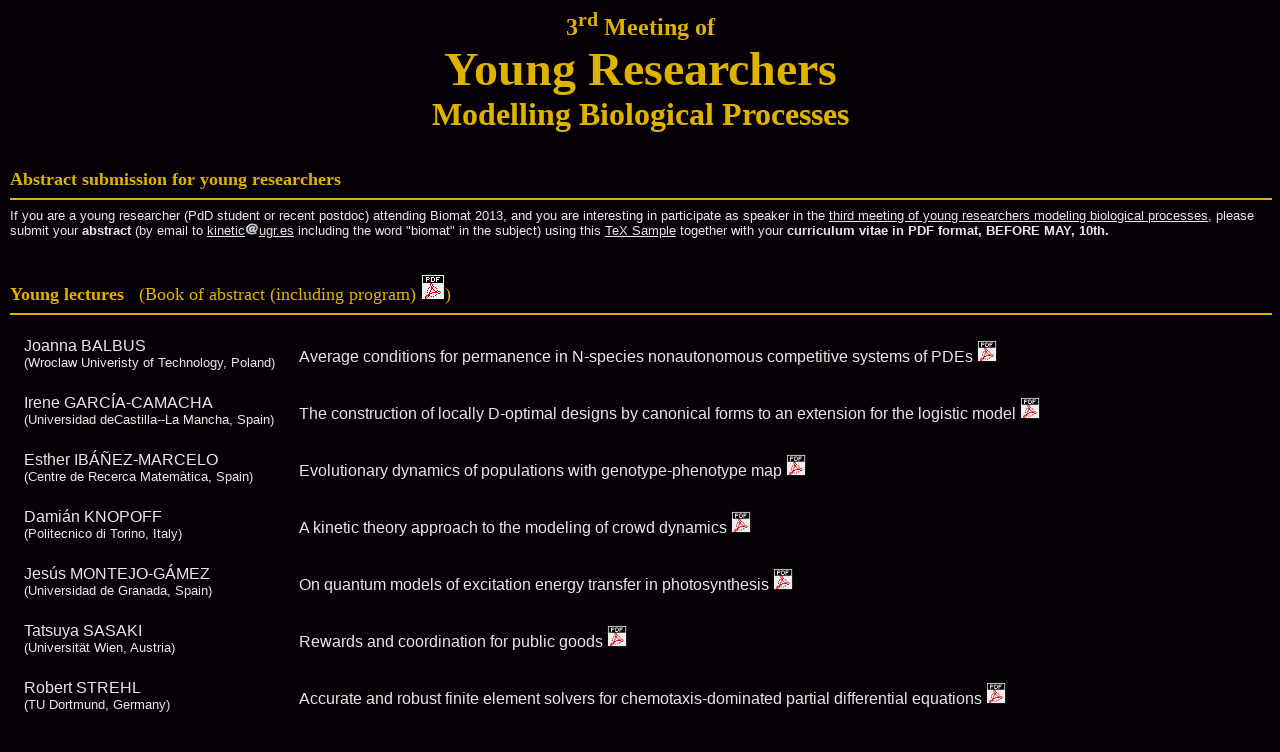

--- FILE ---
content_type: text/html
request_url: http://www.ugr.es/~kinetic/biomat13/files/meeting3.html
body_size: 7348
content:
<html>

    <head>
        <meta http-equiv="content-type" content="text/html;charset=iso-8859-1">
        <meta name="generator" content="Adobe GoLive 4">
        <title>III Meeting of Young Researchers Modelling Biological Processes- biomat 2013</title>
    </head>

    <body bgcolor="#070007" link="#e7e7e7" vlink="#ffffff" alink="#fbf000" leftmargin="10" marginwidth="10" topmargin="8" marginheight="8">



  <div align="center">
<FONT size="+2" face="Times" COLOR="#ddb300">
<b>3<sup>rd</sup> Meeting of</b></FONT><br>
<FONT size="+4" face="Times" COLOR="#ddb300">
<b>Young Researchers</b></FONT><br>
<FONT size="+3" face="Times" COLOR="#ddb300">
<b>Modelling Biological Processes</b></FONT><br>
</div>

<br>
<br>


<div align="left">
<font size="4" color="#ddb300" face="Times"><b>Abstract submission for young researchers</b>
</font><br>
<hr width="100%" size="2" color="ddb300">
</div>

<div align="left">
<FONT  size="-1" face="Helvetica, Verdana, Arial, Times" COLOR="#e7e7e7">
If you are a young researcher (PdD student or recent postdoc) attending Biomat 2013, and you are interesting in participate as speaker in the <a href="./meeting3.html">third meeting of young researchers modeling biological processes</a>, please submit your <b>abstract</b> (by email to <u>kinetic<img src="../IMG/at.gif" border="0" height=12>ugr.es</u> including the word "biomat" in the subject) using this <a href=./NAME_abstract_meeting3.zip>TeX Sample</a> together with your <b>curriculum vitae in PDF format, BEFORE MAY, 10th.</b>
</font>
</div>

<br>
<br>

<div align="left">
<font size="4" color="#ddb300" face="Times"><b>Young lectures</b>
 &nbsp; (Book of abstract (including program) 
<a href="./meeting3_book_abstract.pdf"><img src="../IMG/pdf.gif"></a>)</font><br>
<hr width="100%" size="2" color="ddb300">
</div>




<div align="left">
<font face="Verdana,Tahoma,Arial,Helvetica" size="2" color="#ffffff">
<table border="0" cellspacing="4" cellpadding="10">
<tr valign="center">
  <td>
     <font size="3" color="#e7e7e7" face="Trebuchet MS, Geneva, Arial, Helvetica, SunSans-Regular, sans-serif">
    	Joanna BALBUS</font> <br>
    <font size="2" color="#e7e7e7" face="Trebuchet MS, Geneva, Arial, Helvetica, SunSans-Regular, sans-serif">
	(Wroclaw Univeristy of Technology, Poland)</font>
</td>
     <td ALIGN="left" ALIGN="center">
     <font size="3" color="#e7e7e7" face="Trebuchet MS, Geneva, Arial, Helvetica, SunSans-Regular, sans-serif">
     Average conditions for permanence in N-species nonautonomous competitive systems of PDEs <a href="../IMG/courses/3rd_meeting/balbus.pdf" target="texto"><img src="../IMG/pdf.gif" alt="lecture3" width=20 align="bottom" border="0"></a>
    </font>
   </td></tr>
   
   
   
<tr valign="center">
   <td>
     <font size="3" color="#e7e7e7" face="Trebuchet MS, Geneva, Arial, Helvetica, SunSans-Regular, sans-serif">
    	Irene GARC&Iacute;A-CAMACHA </font> <br>
    <font size="2" color="#e7e7e7" face="Trebuchet MS, Geneva, Arial, Helvetica, SunSans-Regular, sans-serif">
	(Universidad deCastilla--La Mancha, Spain)</font>
</td>
     <td ALIGN="left" ALIGN="center">
     <font size="3" color="#e7e7e7" face="Trebuchet MS, Geneva, Arial, Helvetica, SunSans-Regular, sans-serif">
     The construction of locally D-optimal  designs by canonical forms to an extension for the logistic model <a href="../IMG/courses/3rd_meeting/garcia-camacha.pdf" target="texto"><img src="../IMG/pdf.gif" alt="lecture3" width=20 align="bottom" border="0"></a>
    </font>
   </td>
   
</tr>


<tr valign="center">
  <td>
     <font size="3" color="#e7e7e7" face="Trebuchet MS, Geneva, Arial, Helvetica, SunSans-Regular, sans-serif">
    	Esther IB&Aacute;&Ntilde;EZ-MARCELO</font> <br>
    <font size="2" color="#e7e7e7" face="Trebuchet MS, Geneva, Arial, Helvetica, SunSans-Regular, sans-serif">
	(Centre de Recerca Matem&agrave;tica, Spain)</font>
</td>
     <td ALIGN="left" ALIGN="center">
     <font size="3" color="#e7e7e7" face="Trebuchet MS, Geneva, Arial, Helvetica, SunSans-Regular, sans-serif">
     Evolutionary dynamics of populations with genotype-phenotype map
     <a href="../IMG/courses/3rd_meeting/ibanez-marcelo.pdf" target="texto"><img src="../IMG/pdf.gif" alt="lecture3" width=20 align="bottom" border="0"></a>
    </font>
   </td></tr>
   
   
<tr valign="center">
   <td>
     <font size="3" color="#e7e7e7" face="Trebuchet MS, Geneva, Arial, Helvetica, SunSans-Regular, sans-serif">
    	Dami&aacute;n KNOPOFF</font> <br>
    <font size="2" color="#e7e7e7" face="Trebuchet MS, Geneva, Arial, Helvetica, SunSans-Regular, sans-serif">
	(Politecnico di Torino, Italy)</font>
</td>
     <td ALIGN="left" ALIGN="center">
     <font size="3" color="#e7e7e7" face="Trebuchet MS, Geneva, Arial, Helvetica, SunSans-Regular, sans-serif">
     A kinetic theory approach to the modeling of crowd dynamics
     <a href="../IMG/courses/3rd_meeting/knopoff.pdf" target="texto"><img src="../IMG/pdf.gif" alt="lecture3" width=20 align="bottom" border="0"></a>
    </font>
   </td>
   
</tr>

<tr valign="center">
   <td>
     <font size="3" color="#e7e7e7" face="Trebuchet MS, Geneva, Arial, Helvetica, SunSans-Regular, sans-serif">
    	Jes&uacute;s MONTEJO-G&Aacute;MEZ</font> <br>
    <font size="2" color="#e7e7e7" face="Trebuchet MS, Geneva, Arial, Helvetica, SunSans-Regular, sans-serif">
	(Universidad de Granada, Spain)</font>
</td>
     <td ALIGN="left" ALIGN="center">
     <font size="3" color="#e7e7e7" face="Trebuchet MS, Geneva, Arial, Helvetica, SunSans-Regular, sans-serif">
     On quantum models of excitation energy transfer in photosynthesis
      <a href="../IMG/courses/3rd_meeting/montejo.pdf" target="texto"><img src="../IMG/pdf.gif" alt="lecture3" width=20 align="bottom" border="0"></a>
    </font>
   </td>
   
</tr>

<tr valign="center">
   <td>
     <font size="3" color="#e7e7e7" face="Trebuchet MS, Geneva, Arial, Helvetica, SunSans-Regular, sans-serif">
    	Tatsuya SASAKI</font> <br>
    <font size="2" color="#e7e7e7" face="Trebuchet MS, Geneva, Arial, Helvetica, SunSans-Regular, sans-serif">
	(Universit&auml;t Wien, Austria)</font>
</td>
     <td ALIGN="left" ALIGN="center">
     <font size="3" color="#e7e7e7" face="Trebuchet MS, Geneva, Arial, Helvetica, SunSans-Regular, sans-serif">
     Rewards and coordination for public goods
     <a href="../IMG/courses/3rd_meeting/sasaki.pdf" target="texto"><img src="../IMG/pdf.gif" alt="lecture3" width=20 align="bottom" border="0"></a>
    </font>
   </td>
   
</tr>

   
   
   <tr valign="center">
  <td>
     <font size="3" color="#e7e7e7" face="Trebuchet MS, Geneva, Arial, Helvetica, SunSans-Regular, sans-serif">
    	Robert STREHL</font> <br>
    <font size="2" color="#e7e7e7" face="Trebuchet MS, Geneva, Arial, Helvetica, SunSans-Regular, sans-serif">
	(TU Dortmund, Germany)</font>
</td>
     <td ALIGN="left" ALIGN="center">
     <font size="3" color="#e7e7e7" face="Trebuchet MS, Geneva, Arial, Helvetica, SunSans-Regular, sans-serif">
     Accurate and robust finite element solvers 
for chemotaxis-dominated partial differential equations
<a href="../IMG/courses/3rd_meeting/strehl.pdf" target="texto"><img src="../IMG/pdf.gif" alt="lecture3" width=20 align="bottom" border="0"></a>
    </font>
   </td></tr>
   
 </table>

</div>






<br>



<hr width="100%" size="2" color="ddb300">
    </body>

</html>
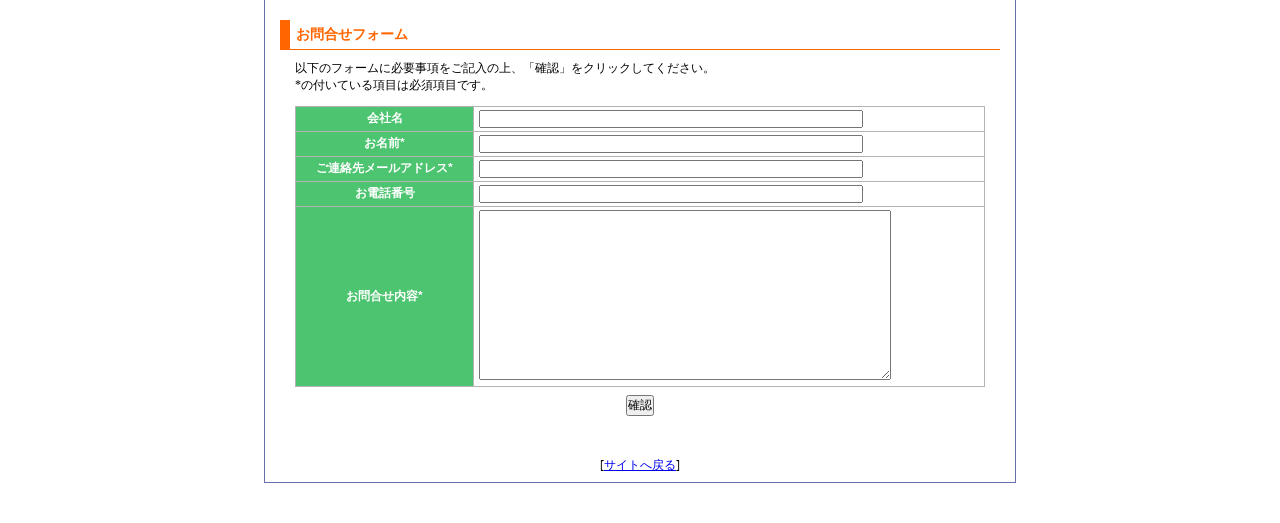

--- FILE ---
content_type: text/html
request_url: https://xn--n8j6f4azluhle1e.com/script/mailform/otoiawase/
body_size: 917
content:

<!DOCTYPE html PUBLIC "-//W3C//DTD XHTML 1.0 Strict//EN" "http://www.w3.org/TR/xhtml1/DTD/xhtml1-strict.dtd">
<html xmlns="http://www.w3.org/1999/xhtml">
<head>
    <meta http-equiv="Content-Type" content="text/html; charset=UTF-8" />
    <title>お問合せ</title>
    <link type="text/css" rel="stylesheet" href="./css/form.css" />
</head>

<body>

<div id="contents_wrapper">

    <div id="contents">

        <form method="post" action="./">

            <div class="setting_section">
                <h3>お問合せフォーム</h3>
                <div class="inner">
                    <div id="txt_explain">
                        <p>以下のフォームに必要事項をご記入の上、「確認」をクリックしてください。<br />*の付いている項目は必須項目です。<br /></p>
                    </div>

                    <div class="red_txt"></div>

                    <table id="main_table" border="1" cellspacing="0">
                        <tr><th>会社名</th><td><input type="text" name="item_stext01" value="" /></td></tr>
<tr><th>お名前<span class="red">*</span></th><td><input type="text" name="item_name_1", value="" /></td></tr><tr><th>ご連絡先メールアドレス<span class="red">*</span></th><td><input type="text" name="item_mail_1", value="" /></td></tr><tr><th>お電話番号</th><td><input type="text" name="item_tel" value="" /></td></tr>
<tr><th>お問合せ内容<span class="red">*</span></th><td><textarea name="item_contents" rows="12"></textarea></td></tr>

                    </table>

                    <div class="button_box">
                        <input type="submit" name="submit_button" value="確認">
                    </div>

                </div>
                <!-- /inner -->
        
            </div>
            <!-- /form_section -->

        </form>

        <div class="button_box">
            [<a href="http://xn--n8j6f4azluhle1e.com/">サイトへ戻る</a>]
        </div>

    </div>
    <!-- /contents -->

</div><!-- /contents_wrapper -->
 
</body>
</html> 


--- FILE ---
content_type: text/css
request_url: https://xn--n8j6f4azluhle1e.com/script/mailform/otoiawase/css/form.css
body_size: 787
content:
/* ページ全体 */
* {
    font-size : 100% ;
    margin : 0 ;
    padding : 0 ;
}

/* body全体 */
body {
    font-family:"ＭＳ Ｐゴシック", Osaka, "ヒラギノ角ゴ Pro W3";
    text-align : center ;
    font-size : 75% ;
}

/* メールフォーム全体を囲うidタグ */
#contents_wrapper {
    width : 720px ;
    margin : 0 auto 30px ;
    padding : 20px 15px 0 ;
    background : #ffffff;
    border-left : 1px solid #6570ab ;
    border-right : 1px solid #6570ab ;
    border-bottom : 1px solid #6570ab ;
}

/* 入力フォームを囲うclassタグ */
.setting_section {
    margin-bottom : 25px ;
}

/* ボタンを囲うclassタグ */
.button_box {
    clear : both ;
    padding : 8px ;
    text-align : center ;
}

/* 赤文字を表示するためのclassタグ */
.red_txt {
    color: #ff3333;
}

/* 左詰の文字を表示するためのclassタグ */
.left_txt {
    text-align : left;
}

/* 説明文を表示するためのidタグ */
#txt_explain {
    color: #000000;
}

/* コンテンツ内の[p]タグ */
#contents p {
    margin-bottom : 1em ;
    text-align : left ;
}

/* コンテンツ内の[h3]タグ */
#contents h3 {
    border-left : 10px solid #ff6600;
    border-bottom : 1px solid #ff6600;
    color: #ff6600;
    padding : 5px 10px 5px 6px ;
    text-align : left ;
    font-size : 120% ;
    margin-bottom : 10px ;
}

/* コンテンツ内の内部タグ */
#contents .inner {
    padding : 0 15px ;
}

/* コンテンツ内のフォームに使用する[table]タグ */
#contents table {
    width : 690px ;
    border-collapse : collapse ;
    border-left : 1px solid #b3b3b3 ;
    border-top : 1px solid #b3b3b3 ;
    border-right : none ; 
    border-bottom : none ;
}

/* コンテンツ内のフォームに使用する[th]タグ */
#contents table th {
    border-right : 1px solid #b3b3b3 ;
    border-bottom : 1px solid #b3b3b3 ;
    border-top : none ; 
    border-left : none ;
    background : #4dc470;
    color: #ffffff;
    padding : 3px 5px ;
}

/* コンテンツ内のフォームに使用する[td]タグ */
#contents table td {
    border-right : 1px solid #b3b3b3 ;
    border-bottom : 1px solid #b3b3b3 ;
    border-top : none ; 
    border-left : none ;
    padding : 3px 5px ;
    text-align : left ;
}

/* フォーム全体 */
#main_table * {
	font-family : sans-serif ;
}

/* フォーム内の入力欄 */
#main_table input {
    width : 380px ;
}

/* フォーム内の入力欄 */
#main_table textarea {
    width : 410px ;
}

------------------------

## Work instruction
Read the entries above and find each line holding the word "title". Copy it out.

## Answer space
        <title>III Meeting of Young Researchers Modelling Biological Processes- biomat 2013</title>
    <title>お問合せ</title>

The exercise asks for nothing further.